Sabtu, 24 November 2012

Window Shopping

Window shopping adalah melihat-lihat etalase toko tanpa berniat membeli barang yang dipajang. Biasanya kegiatan ini dilakukan di pasar tradisional maupun modern untuk sekedar memuaskan lapar mata akan barang-barang bagus. Walau bisa juga sebagai upaya membandingkan harga untuk barang tertentu yang sedang dibutuhkan.
Semasa bujang saya termasuk mempunyai kebiasaan window shopping mulai dari pasar tradisional sampai mall. Bukan untuk mejeng seperti anak-anak muda sekarang tetapi benar-benar mencari suasana dan merekam dalam benak segala kesibukan manusia. Melihat barang-barang mewah yang tidak terbeli bujangan, yang belum berpenghasilan ketika itu, adalah rekreasi paling murah.
Sudut-sudut pasar Beringharjo hampir hapal, dimana penjual kain, penjual sayur sampai kompleks loak (barang bekas) merupakan tempat yang sering saya kunjungi. Kadang bila sedang suntuk hanya berbekal uang untuk naik bis kota pulang pergi, menjelajah Jalan Malioboro - Ahmad Yani - Senopati di Yogyakarta sudah membuat kaki pegal-pegal. Tetapi hati terasa puas melakukan window shopping walau tidak membeli barang. Kalau di Solo Pasar Klewer pun sudah saya jelajahi walau belum hapal karena saking ruwetnya.
Kadang dengan bangganya bisa ikut nimbrung pembicaraan rekan-rekan yang sedang membahas barang-barang baru atau info up to date model baru. Berbekal hasil perjalanan wisata murah itu saya bisa memberi info di mana suatu barang dijual dan harganya.

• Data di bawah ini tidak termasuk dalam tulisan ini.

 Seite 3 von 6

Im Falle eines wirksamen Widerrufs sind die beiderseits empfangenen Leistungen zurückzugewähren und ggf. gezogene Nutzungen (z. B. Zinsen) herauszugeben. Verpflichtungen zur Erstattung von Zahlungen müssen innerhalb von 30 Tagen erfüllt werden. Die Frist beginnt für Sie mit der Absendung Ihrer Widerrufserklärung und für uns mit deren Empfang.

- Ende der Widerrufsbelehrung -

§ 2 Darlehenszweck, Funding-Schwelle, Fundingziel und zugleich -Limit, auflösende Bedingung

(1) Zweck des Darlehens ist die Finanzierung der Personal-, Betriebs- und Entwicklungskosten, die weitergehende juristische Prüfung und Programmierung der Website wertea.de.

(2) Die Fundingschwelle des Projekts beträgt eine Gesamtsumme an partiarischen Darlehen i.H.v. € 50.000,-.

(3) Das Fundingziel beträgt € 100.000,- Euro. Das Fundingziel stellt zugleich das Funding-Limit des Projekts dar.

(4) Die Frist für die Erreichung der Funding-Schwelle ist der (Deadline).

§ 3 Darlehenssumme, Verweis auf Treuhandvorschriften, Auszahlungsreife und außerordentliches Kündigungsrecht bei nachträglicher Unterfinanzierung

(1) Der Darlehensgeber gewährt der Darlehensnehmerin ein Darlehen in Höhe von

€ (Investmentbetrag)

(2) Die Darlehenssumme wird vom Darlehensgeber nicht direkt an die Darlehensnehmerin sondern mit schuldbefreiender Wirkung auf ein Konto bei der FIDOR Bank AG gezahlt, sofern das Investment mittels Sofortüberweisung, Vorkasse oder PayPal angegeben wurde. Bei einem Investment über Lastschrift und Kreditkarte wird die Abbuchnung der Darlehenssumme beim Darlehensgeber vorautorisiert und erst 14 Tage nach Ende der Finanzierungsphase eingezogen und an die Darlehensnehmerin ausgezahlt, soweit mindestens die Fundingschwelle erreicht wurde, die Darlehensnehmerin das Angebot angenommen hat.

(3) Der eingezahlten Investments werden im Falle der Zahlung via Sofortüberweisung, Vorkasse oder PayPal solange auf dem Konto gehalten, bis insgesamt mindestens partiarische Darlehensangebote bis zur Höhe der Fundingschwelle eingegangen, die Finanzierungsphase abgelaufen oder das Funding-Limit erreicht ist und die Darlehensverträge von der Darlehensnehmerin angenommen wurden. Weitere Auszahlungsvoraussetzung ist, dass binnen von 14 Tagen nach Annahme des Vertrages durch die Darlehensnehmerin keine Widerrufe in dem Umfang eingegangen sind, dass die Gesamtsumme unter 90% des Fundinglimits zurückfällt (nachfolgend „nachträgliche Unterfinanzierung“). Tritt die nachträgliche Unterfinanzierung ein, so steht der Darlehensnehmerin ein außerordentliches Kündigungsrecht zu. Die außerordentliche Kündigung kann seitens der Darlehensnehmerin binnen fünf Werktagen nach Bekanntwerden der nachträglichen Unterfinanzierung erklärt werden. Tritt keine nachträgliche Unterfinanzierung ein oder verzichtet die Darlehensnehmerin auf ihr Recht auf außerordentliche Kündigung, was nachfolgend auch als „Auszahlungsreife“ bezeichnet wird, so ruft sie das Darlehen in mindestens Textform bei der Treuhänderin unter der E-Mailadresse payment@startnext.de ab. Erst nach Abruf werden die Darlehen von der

Ketika sempat di Surabaya 2 tahun kebiasaan window shopping hanya beberapa kali saja karena keterbatasan waktu dan belum hapal jalan kota besar itu, takut nyasar (ah, jadi ingat pernah ketinggalan rombongan ketika ada acara di Bandung. Akhirnya berbekal hobby window shopping sempat nyasar-nyasar keliling kota Bandung dan untuk mengobati kecewa menyisir Pasar Baru). Satu keinginan untuk menyelusuri Pasar Turi di Surabaya yang belum terlaksanan sampai akhirnya pasar itu terbakar habis.

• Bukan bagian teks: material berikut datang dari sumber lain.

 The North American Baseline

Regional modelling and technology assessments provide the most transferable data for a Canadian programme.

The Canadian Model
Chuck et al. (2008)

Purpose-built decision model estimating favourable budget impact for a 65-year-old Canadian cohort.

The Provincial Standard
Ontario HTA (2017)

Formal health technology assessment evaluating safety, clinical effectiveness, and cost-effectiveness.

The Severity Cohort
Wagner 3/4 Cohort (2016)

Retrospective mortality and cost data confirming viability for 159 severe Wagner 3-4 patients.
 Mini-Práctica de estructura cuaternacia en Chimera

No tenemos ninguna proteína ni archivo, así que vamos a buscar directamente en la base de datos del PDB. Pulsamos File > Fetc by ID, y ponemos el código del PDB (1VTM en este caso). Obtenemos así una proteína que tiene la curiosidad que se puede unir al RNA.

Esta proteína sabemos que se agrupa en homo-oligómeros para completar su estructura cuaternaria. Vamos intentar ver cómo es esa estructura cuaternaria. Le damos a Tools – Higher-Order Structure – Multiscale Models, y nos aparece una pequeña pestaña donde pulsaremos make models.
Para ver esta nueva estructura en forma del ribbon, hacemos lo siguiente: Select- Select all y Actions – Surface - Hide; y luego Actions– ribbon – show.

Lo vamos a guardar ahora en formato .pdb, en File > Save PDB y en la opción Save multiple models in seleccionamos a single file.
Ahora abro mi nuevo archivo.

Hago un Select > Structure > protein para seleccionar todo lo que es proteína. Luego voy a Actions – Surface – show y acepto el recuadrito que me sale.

Kalau sekarang sudah kebiasaan itu sudah berkurang karena pasar di kota kabupaten hanya kecil dan sudah kuhapal. Maka kalau sedang butuh sesuatu barang yang harus dibeli di pasar saya pun tahu lokasinya bila istri sedang tidak bisa. Apa tidak malu laki-laki ke pasar tradisional? Mengapa harus malu? Tidak ada larangan kok. Hanya saja kalau mengantar istri ke pasar atau belanja ke toko, mendingan saya menunggu di parkiran.

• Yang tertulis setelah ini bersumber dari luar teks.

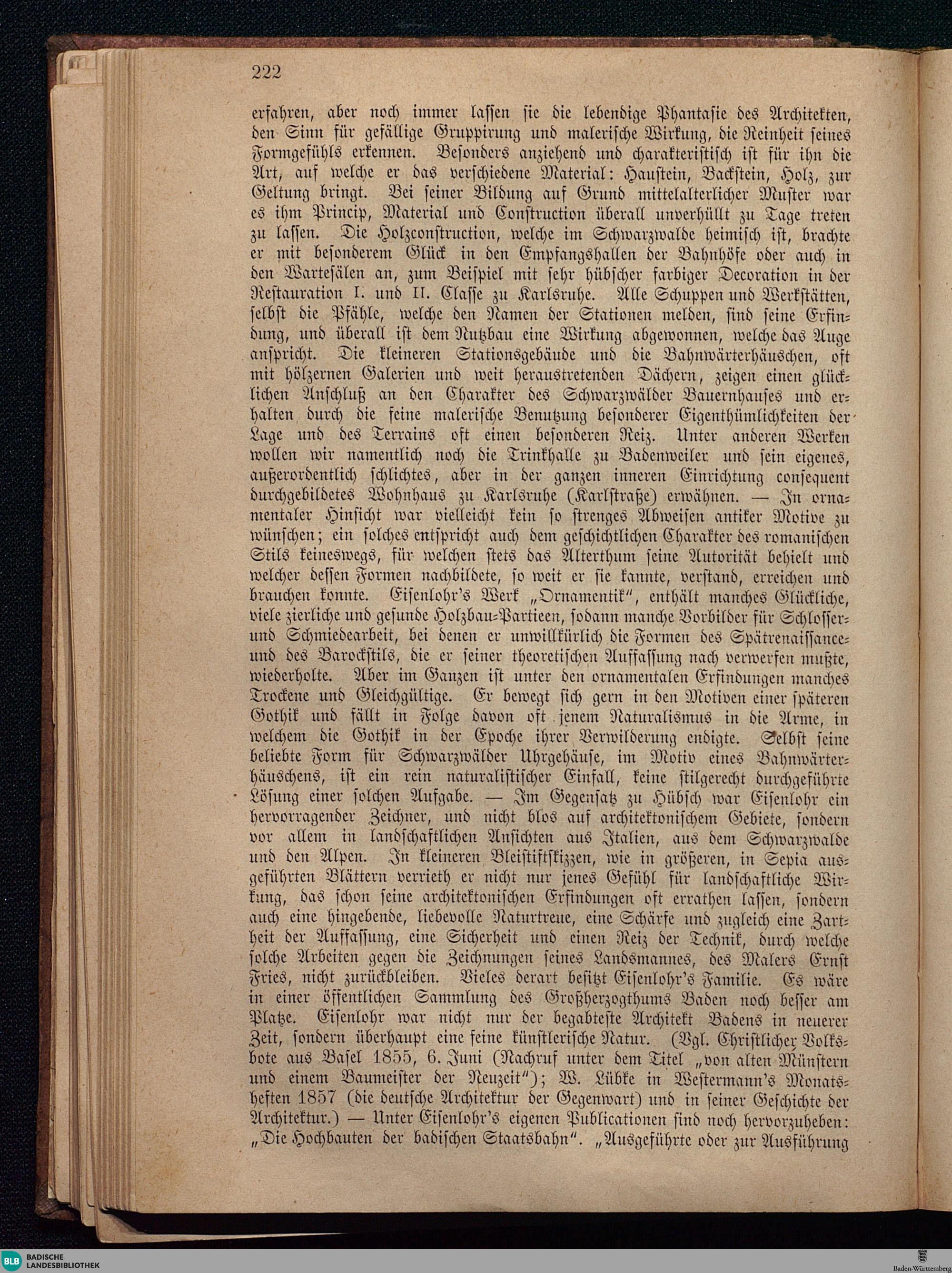 222

erfahren, aber noch immer lassen sie die lebendige Phantasie des Architekten, den Sinn für gefällige Gruppirung und malerische Wirkung, die Reinheit seines Formgefühls erkennen. Besonders anziehend und charakteristisch ist für ihn die Art, auf welche er das verschiedene Material: Haustein, Backstein, Holz, zur Geltung bringt. Bei seiner Bildung auf Grund mittelalterlicher Muster war es ihm Princip, Material und Construction überall unverhüllt zu Tage treten zu lassen. Die Holzconstruction, welche im Schwarzwalde heimisch ist, brachte er mit besonderem Glück in den Empfangshallen der Bahnhöfe oder auch in den Wartesälen an, zum Beispiel mit sehr hübscher farbiger Decoration in der Restauration I. und II. Classe zu Karlsruhe. Alle Schuppen und Werkstätten, selbst die Pfähle, welche den Namen der Stationen melden, sind seine Erfindung, und überall ist dem Nutzbau eine Wirkung abgewonnen, welche das Auge anspricht. Die kleineren Stationsgebäude und die Bahnwärterhäuschen, oft mit hölzernen Galerien und weit heraustretenden Dächern, zeigen einen glücklichen Anschluß an den Charakter des Schwarzwälder Bauernhauses und erhalten durch die feine malerische Benutzung besonderer Eigenthümlichkeiten der Lage und des Terrains oft einen besonderen Reiz. Unter anderen Werken wollen wir namentlich noch die Trinkhalle zu Badenweiler und sein eigenes, außerordentlich schlichtes, aber in der ganzen inneren Einrichtung consequent durchgebildetes Wohnhaus zu Karlsruhe (Karlstraße) erwähnen. — In ornamentaler Hinsicht war vielleicht kein so strenges Abweisen antiker Motive zu wünschen; ein solches entspricht auch dem geschichtlichen Charakter des romanischen Stils keineswegs, für welchen stets das Alterthum seine Autorität behielt und welcher dessen Formen nachbildete, so weit er sie kannte, verstand, erreichen und brauchen konnte. Eisenlohr's Werk „Ornamentik", enthält manches Glückliche, viele zierliche und gesunde Holzbau-Partieen, sodann manche Vorbilder für Schlosser- und Schmiedearbeit, bei denen er unwillkürlich die Formen des Spätrenaissance- und des Barockstils, die er seiner theoretischen Auffassung nach verwerfen mußte, wiederholte. Aber im Ganzen ist unter den ornamentalen Erfindungen manches Trockene und Gleichgültige. Er bewegt sich gern in den Motiven einer späteren Gothik und fällt in Folge davon oft jenem Naturalismus in die Arme, in welchem die Gothik in der Epoche ihrer Verwilderung endigte. Selbst seine beliebte Form für Schwarzwälder Uhrgehäuse, im Motiv eines Bahnwärterhäuschens, ist ein rein naturalistischer Einfall, keine stilgerecht durchgeführte Lösung einer solchen Aufgabe. — Im Gegensatz zu Hübsch war Eisenlohr ein hervorragender Zeichner, und nicht blos auf architektonischem Gebiete, sondern vor allem in landschaftlichen Ansichten aus Italien, aus dem Schwarzwalde und den Alpen. In kleineren Bleistiftskizzen, wie in größeren, in Sepia ausgeführten Blättern verrieth er nicht nur jenes Gefühl für landschaftliche Wirkung, das schon seine architektonischen Erfindungen oft errathen lassen, sondern auch eine hingebende, liebevolle Naturtreue, eine Schärfe und zugleich eine Zartheit der Auffassung, eine Sicherheit und einen Reiz der Technik, durch welche solche Arbeiten gegen die Zeichnungen seines Landsmannes, des Malers Ernst Fries, nicht zurückbleiben. Vieles derart besitzt Eisenlohr's Familie. Es wäre in einer öffentlichen Sammlung des Großherzogthums Baden noch besser am Platze. Eisenlohr war nicht nur der begabteste Architekt Badens in neuerer Zeit, sondern überhaupt eine feine künstlerische Natur. (Vgl. Christlicher Volksbote aus Basel 1855, 6. Juni (Nachruf unter dem Titel „von alten Münstern und einem Baumeister der Neuzeit"); W. Lübke in Westermann's Monatsheften 1857 (die deutsche Architektur der Gegenwart) und in seiner Geschichte der Architektur.) — Unter Eisenlohr's eigenen Publicationen sind noch hervorzuheben: „Die Hochbauten der badischen Staatsbahn". „Ausgeführte oder zur Ausführung

BLB BADISCHE LANDESBIBLIOTHEK

Baden-Württemberg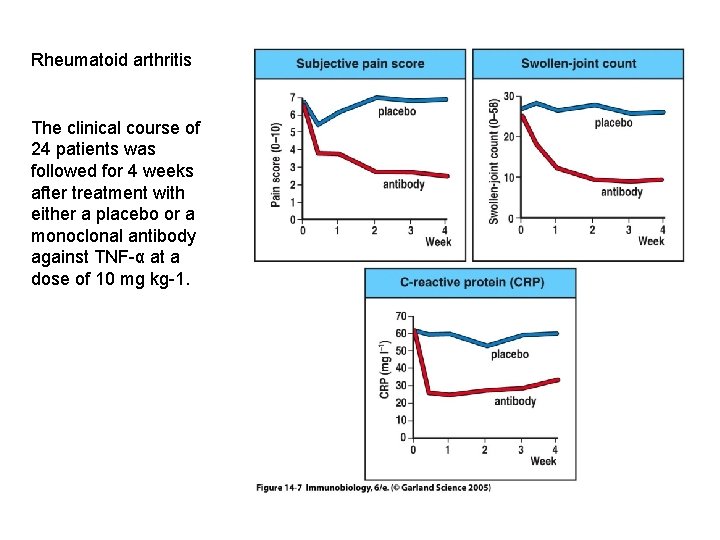 Rheumatoid arthritis

The clinical course of 24 patients was followed for 4 weeks after treatment with either a placebo or a monoclonal antibody against TNF-α at a dose of 10 mg kg-1.

Subjective pain score

Pain score (0–10)

7
6
5
4
3
2
1
0

placebo

antibody

0 1 2 3 4
Week

Swollen-joint count

Swollen-joint count (0–58)

30
20
10
0

placebo

antibody

0 1 2 3 4
Week

C-reactive protein (CRP)

CRP (mg $l^{-1}$)

70
60
50
40
30
20
10
0

placebo

antibody

0 1 2 3 4
Week

Figure 14-7 Immunobiology, 6/e. (© Garland Science 2005)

Satu hal yang belum bisa saya mengerti, ketelatenan istri (juga perempuan lainnya) ketika berbelanja. Waktu yang dibutuhkan bisa 2-3 kali lipat dari waktu yang dibutuhkan laki-laki. Saya kapok ikut istri belanja karena kaki pegal-pegal. Itu salah satu keunggulan perempuan, kakinya kuat!